Worse, parents who brought their infant children to the Family Day urged them to play with other infants; since neither party had yet acquired the social skills to pretend to like each other, they fought, howled and had to be hustled away by embarrassed parents. If the idea behind the exercise was to demonstrate how the company is one big family, it failed spectacularly.
Still, this “we’re one big family” theme is popular with bosses. One week-long game to which we were subjected was “angels in the office”. This involved drawing a name from a box and being the anonymous “angel” of that person for a week. What did this entail? Mostly sending feel-good notes and buying them small gifts (the Barista outlet downstairs enjoyed a mini-boom as a result of last-minute purchases by forgetful angels). At the end of the week, we revealed who was whose angel. No surprise, my assiduous angel was someone who reported to me.
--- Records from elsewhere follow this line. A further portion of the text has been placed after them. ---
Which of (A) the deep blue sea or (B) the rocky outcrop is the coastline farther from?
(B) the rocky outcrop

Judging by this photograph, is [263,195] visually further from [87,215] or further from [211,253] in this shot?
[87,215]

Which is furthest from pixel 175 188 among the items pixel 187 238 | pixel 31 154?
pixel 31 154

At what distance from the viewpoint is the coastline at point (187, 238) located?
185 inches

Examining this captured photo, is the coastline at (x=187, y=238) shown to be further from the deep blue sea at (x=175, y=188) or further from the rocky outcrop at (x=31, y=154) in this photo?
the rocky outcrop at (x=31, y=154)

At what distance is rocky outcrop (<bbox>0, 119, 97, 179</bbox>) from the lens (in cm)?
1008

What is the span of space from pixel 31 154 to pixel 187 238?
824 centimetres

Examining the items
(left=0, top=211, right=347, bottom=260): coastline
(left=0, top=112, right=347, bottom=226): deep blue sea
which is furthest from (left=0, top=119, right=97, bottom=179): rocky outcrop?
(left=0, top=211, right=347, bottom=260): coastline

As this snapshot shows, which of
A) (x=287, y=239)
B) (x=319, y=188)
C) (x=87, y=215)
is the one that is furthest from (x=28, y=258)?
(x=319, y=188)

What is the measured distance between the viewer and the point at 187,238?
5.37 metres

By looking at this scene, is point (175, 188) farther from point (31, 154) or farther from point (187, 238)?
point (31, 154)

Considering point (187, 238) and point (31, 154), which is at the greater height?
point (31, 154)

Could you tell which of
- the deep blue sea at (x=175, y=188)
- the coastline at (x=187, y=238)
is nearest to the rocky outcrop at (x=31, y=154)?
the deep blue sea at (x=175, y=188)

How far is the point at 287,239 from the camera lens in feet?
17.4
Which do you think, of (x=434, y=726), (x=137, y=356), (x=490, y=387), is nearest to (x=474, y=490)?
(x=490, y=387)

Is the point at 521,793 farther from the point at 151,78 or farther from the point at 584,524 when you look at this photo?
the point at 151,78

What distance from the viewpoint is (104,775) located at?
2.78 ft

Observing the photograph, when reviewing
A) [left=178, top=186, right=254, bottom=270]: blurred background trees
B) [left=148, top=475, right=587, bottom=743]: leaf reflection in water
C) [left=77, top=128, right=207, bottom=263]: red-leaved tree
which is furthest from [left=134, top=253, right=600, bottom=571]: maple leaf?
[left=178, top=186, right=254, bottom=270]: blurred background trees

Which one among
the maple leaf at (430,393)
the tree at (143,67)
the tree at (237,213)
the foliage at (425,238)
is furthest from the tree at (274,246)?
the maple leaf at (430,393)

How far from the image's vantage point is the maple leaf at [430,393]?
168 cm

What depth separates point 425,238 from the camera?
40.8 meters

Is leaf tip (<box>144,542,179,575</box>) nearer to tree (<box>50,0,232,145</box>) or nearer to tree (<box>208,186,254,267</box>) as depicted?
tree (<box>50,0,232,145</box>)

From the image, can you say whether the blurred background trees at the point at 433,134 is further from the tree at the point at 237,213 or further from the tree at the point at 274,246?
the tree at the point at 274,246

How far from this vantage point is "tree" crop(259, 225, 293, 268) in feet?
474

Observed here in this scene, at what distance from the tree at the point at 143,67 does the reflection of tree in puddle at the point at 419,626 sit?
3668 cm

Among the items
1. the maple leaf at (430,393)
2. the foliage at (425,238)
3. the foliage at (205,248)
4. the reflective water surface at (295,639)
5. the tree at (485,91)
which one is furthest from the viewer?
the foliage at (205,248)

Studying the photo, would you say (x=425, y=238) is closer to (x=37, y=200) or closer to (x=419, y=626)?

Strangely, despite the increasing amount of time executives and bosses spend with each other in the modern workplace, the chasm between what managements think is good for employees and what employees really want remains wide. Take the weekly TGIF party (a horror I was spared). A CEO told me he saw it as a good way of fostering teamwork and observing employees off duty. An employee told me that non-attendance attracted public rebuke and certainly impacted year-end ratings. For a worm’s eye indictment of such events, Nina Godiwalla’s book Suits provides useful reading.
Yet, it’s a fair bet that these morale-boosting techniques aren’t going out of fashion anytime soon. That’s because metric-driven performance indicators have perforce become the norm. They may be a necessary evil but they tend to foster unattractive and divisive cultures. Top managements understand this at some level but few care to put in the sustained, subtle effort it takes to make an office a truly great place to work. After all, it’s so much easier to organise a party.